++++ Provided data

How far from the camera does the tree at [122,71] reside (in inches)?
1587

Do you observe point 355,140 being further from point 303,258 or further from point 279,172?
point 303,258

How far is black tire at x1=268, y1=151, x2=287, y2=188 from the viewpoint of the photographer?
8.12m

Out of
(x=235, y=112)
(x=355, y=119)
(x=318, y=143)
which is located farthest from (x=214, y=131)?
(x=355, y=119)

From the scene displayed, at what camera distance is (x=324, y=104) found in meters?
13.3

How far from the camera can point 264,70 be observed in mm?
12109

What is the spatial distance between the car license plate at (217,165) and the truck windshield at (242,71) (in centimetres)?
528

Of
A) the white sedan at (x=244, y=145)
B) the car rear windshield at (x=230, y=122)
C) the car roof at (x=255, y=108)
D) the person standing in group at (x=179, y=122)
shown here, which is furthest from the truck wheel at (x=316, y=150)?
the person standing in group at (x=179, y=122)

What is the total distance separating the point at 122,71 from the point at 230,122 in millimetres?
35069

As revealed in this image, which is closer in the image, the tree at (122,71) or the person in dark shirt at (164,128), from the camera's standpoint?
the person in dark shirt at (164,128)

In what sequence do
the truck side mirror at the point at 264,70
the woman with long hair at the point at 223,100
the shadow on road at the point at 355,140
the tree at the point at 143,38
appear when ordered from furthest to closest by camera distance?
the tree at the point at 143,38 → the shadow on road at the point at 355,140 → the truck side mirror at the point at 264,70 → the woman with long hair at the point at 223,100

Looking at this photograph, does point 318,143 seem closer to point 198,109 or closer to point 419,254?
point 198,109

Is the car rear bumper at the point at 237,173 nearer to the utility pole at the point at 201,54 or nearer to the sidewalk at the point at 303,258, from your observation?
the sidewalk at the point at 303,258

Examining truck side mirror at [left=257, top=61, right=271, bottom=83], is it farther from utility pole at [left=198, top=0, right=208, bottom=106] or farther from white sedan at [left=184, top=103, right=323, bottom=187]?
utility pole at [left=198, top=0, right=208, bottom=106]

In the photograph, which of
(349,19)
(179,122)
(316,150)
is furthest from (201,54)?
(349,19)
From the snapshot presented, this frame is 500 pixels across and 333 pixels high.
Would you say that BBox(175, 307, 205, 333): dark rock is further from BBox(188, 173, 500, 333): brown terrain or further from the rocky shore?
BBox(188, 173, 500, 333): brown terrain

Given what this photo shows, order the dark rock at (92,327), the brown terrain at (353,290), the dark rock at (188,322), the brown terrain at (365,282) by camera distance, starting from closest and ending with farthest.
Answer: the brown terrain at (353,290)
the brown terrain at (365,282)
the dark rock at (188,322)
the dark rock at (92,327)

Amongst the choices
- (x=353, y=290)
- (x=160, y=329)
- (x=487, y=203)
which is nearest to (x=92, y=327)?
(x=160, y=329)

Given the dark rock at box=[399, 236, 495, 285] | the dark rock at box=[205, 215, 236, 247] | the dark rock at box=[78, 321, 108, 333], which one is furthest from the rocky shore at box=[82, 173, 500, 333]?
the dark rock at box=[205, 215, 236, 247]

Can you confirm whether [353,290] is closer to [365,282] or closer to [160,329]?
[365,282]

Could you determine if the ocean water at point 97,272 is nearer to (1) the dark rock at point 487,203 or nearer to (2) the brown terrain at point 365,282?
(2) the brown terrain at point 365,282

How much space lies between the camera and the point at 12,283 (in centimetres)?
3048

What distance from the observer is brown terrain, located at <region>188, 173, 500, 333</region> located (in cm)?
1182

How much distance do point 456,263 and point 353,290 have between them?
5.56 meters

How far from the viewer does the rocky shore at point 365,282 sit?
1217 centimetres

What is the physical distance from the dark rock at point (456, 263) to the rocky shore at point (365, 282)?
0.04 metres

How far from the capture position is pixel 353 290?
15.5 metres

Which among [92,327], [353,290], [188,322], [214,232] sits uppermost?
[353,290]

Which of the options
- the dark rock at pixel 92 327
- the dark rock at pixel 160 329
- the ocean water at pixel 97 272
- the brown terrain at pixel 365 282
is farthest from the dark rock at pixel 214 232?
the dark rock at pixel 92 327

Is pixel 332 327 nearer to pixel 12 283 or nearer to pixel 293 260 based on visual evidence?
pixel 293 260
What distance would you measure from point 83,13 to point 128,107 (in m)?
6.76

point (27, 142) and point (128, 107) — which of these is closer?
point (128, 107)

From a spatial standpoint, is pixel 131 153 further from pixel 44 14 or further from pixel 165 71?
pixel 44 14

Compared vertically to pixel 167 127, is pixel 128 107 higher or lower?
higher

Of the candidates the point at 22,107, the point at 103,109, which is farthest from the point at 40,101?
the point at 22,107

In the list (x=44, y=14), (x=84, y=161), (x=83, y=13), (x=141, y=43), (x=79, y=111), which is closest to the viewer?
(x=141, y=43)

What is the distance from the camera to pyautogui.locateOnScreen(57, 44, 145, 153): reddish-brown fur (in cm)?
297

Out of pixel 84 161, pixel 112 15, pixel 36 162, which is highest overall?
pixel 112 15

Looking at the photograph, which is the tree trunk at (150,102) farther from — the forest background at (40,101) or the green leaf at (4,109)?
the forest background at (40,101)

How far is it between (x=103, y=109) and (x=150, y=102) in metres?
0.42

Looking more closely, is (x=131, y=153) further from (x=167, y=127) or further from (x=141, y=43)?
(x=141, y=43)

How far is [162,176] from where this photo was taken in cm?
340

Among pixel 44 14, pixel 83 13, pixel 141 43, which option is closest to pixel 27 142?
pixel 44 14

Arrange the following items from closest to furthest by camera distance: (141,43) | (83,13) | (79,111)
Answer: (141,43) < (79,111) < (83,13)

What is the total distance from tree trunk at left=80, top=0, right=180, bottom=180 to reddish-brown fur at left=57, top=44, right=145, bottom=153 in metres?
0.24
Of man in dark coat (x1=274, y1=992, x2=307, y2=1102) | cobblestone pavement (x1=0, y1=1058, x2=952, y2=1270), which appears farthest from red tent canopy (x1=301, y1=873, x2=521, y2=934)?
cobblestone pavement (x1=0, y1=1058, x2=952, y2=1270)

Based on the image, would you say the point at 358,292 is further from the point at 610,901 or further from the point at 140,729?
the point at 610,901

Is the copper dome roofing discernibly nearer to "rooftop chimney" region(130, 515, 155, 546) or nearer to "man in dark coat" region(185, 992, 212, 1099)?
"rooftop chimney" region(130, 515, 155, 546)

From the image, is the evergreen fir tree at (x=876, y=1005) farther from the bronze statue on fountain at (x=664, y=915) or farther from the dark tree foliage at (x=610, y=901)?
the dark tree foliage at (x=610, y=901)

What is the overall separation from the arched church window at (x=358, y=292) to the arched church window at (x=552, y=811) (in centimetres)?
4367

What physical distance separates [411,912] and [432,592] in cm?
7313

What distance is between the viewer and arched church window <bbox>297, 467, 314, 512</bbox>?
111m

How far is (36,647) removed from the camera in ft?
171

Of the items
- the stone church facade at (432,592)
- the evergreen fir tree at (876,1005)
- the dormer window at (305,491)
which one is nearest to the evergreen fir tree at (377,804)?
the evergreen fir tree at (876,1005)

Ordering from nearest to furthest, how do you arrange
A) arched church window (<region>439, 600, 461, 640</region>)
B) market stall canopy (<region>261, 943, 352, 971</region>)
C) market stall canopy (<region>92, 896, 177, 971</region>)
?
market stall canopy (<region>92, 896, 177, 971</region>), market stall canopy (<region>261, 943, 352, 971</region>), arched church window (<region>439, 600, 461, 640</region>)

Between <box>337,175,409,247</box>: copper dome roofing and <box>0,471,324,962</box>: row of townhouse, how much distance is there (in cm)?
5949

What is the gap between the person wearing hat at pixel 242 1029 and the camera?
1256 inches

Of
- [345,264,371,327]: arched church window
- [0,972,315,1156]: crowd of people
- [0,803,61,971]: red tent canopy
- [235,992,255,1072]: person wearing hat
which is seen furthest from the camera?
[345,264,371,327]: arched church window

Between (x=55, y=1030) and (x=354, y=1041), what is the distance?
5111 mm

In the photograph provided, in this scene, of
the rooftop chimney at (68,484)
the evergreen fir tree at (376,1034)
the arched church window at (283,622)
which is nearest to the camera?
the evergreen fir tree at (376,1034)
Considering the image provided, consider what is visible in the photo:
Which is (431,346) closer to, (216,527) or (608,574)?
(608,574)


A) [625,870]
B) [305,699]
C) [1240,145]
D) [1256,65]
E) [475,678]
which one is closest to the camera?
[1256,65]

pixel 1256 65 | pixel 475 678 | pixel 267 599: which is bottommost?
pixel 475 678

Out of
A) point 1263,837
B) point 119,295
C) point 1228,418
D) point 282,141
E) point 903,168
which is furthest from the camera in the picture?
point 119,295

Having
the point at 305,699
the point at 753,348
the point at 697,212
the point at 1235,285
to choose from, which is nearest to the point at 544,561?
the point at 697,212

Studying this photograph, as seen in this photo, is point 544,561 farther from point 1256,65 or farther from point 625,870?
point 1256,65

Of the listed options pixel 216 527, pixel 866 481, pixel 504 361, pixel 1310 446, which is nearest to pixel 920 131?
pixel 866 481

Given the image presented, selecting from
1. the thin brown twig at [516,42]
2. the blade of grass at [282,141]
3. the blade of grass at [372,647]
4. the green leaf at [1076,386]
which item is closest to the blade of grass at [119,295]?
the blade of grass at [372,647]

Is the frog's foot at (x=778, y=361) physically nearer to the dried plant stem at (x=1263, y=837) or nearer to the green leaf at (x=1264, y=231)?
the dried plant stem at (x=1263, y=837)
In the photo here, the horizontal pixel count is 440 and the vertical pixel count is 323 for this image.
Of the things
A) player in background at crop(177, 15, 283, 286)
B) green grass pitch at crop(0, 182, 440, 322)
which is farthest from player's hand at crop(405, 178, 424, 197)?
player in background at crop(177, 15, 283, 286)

++++++++

> [Work required]:
Put the lines of the data above, from the line containing "How far from the viewer" up to and including the line containing "0.04 metres", into a numbered list, leaving out any blank lines.

> [Solution to the problem]:
1. How far from the viewer does the rocky shore at point 365,282 sit?
2. 1217 centimetres
3. What is the physical distance from the dark rock at point (456, 263) to the rocky shore at point (365, 282)?
4. 0.04 metres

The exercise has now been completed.